## BEGIN Listed records
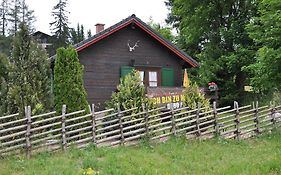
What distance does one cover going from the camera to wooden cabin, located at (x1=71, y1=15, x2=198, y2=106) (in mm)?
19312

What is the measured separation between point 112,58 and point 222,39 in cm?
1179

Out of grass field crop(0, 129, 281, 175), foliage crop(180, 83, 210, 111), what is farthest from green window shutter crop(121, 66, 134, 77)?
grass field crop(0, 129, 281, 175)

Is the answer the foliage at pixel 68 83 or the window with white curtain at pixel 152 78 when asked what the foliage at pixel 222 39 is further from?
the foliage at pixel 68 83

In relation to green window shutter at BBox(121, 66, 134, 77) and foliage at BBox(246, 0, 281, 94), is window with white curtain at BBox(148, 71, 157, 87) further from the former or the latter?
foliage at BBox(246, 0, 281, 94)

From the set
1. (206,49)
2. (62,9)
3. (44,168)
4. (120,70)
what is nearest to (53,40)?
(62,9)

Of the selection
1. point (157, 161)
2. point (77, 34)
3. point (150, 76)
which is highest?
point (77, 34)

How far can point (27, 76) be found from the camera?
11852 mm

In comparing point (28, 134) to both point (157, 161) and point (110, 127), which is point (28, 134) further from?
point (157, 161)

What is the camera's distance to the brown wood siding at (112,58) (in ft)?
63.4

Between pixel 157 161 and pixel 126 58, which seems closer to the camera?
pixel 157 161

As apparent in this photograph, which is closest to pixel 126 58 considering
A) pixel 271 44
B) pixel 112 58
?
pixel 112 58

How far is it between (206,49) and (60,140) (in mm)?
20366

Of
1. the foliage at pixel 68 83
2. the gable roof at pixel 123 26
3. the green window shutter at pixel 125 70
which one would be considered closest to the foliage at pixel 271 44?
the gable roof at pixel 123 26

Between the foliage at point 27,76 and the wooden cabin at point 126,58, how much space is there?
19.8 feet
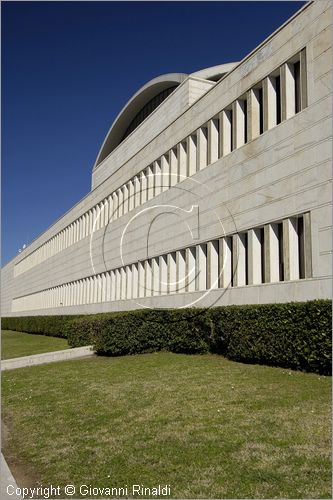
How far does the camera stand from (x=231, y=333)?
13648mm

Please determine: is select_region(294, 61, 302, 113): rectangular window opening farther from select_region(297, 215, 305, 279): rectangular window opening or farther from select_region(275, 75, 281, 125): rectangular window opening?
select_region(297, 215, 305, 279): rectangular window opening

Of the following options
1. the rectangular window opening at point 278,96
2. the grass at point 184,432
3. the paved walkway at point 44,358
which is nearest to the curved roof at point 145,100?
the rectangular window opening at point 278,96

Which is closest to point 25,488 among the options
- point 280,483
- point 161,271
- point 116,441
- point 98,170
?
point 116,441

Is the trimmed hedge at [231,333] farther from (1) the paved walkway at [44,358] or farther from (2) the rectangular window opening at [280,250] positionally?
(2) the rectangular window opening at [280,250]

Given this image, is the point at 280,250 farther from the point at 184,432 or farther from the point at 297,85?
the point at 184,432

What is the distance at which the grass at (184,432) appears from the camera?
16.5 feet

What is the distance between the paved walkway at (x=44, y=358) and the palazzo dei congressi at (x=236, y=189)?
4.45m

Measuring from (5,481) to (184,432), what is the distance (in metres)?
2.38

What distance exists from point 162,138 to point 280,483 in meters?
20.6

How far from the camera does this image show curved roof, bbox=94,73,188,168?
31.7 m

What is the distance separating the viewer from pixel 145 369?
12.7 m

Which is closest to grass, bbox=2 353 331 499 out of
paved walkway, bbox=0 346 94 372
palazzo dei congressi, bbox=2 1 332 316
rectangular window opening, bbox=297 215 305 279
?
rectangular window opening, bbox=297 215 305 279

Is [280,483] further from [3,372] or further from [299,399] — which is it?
## END Listed records
Can you present the lines from the one containing "What is the distance between" through the end of the collected data as a Markdown table with the columns Row and Line, leaving out any blank lines?

▶ _Written response_:
| Row | Line |
|---|---|
| 1 | What is the distance between the paved walkway at (x=44, y=358) and the palazzo dei congressi at (x=236, y=189)? |
| 2 | 4.45m |
| 3 | Measuring from (5,481) to (184,432), what is the distance (in metres)? |
| 4 | 2.38 |
| 5 | What distance exists from point 162,138 to point 280,483 in meters? |
| 6 | 20.6 |
| 7 | How far from the camera does this image show curved roof, bbox=94,73,188,168? |
| 8 | 31.7 m |
| 9 | What is the distance separating the viewer from pixel 145 369? |
| 10 | 12.7 m |
| 11 | Which is closest to grass, bbox=2 353 331 499 out of |
| 12 | paved walkway, bbox=0 346 94 372 |
| 13 | palazzo dei congressi, bbox=2 1 332 316 |
| 14 | rectangular window opening, bbox=297 215 305 279 |
| 15 | ? |
| 16 | rectangular window opening, bbox=297 215 305 279 |
| 17 | Is [280,483] further from [3,372] or further from [299,399] — which is it? |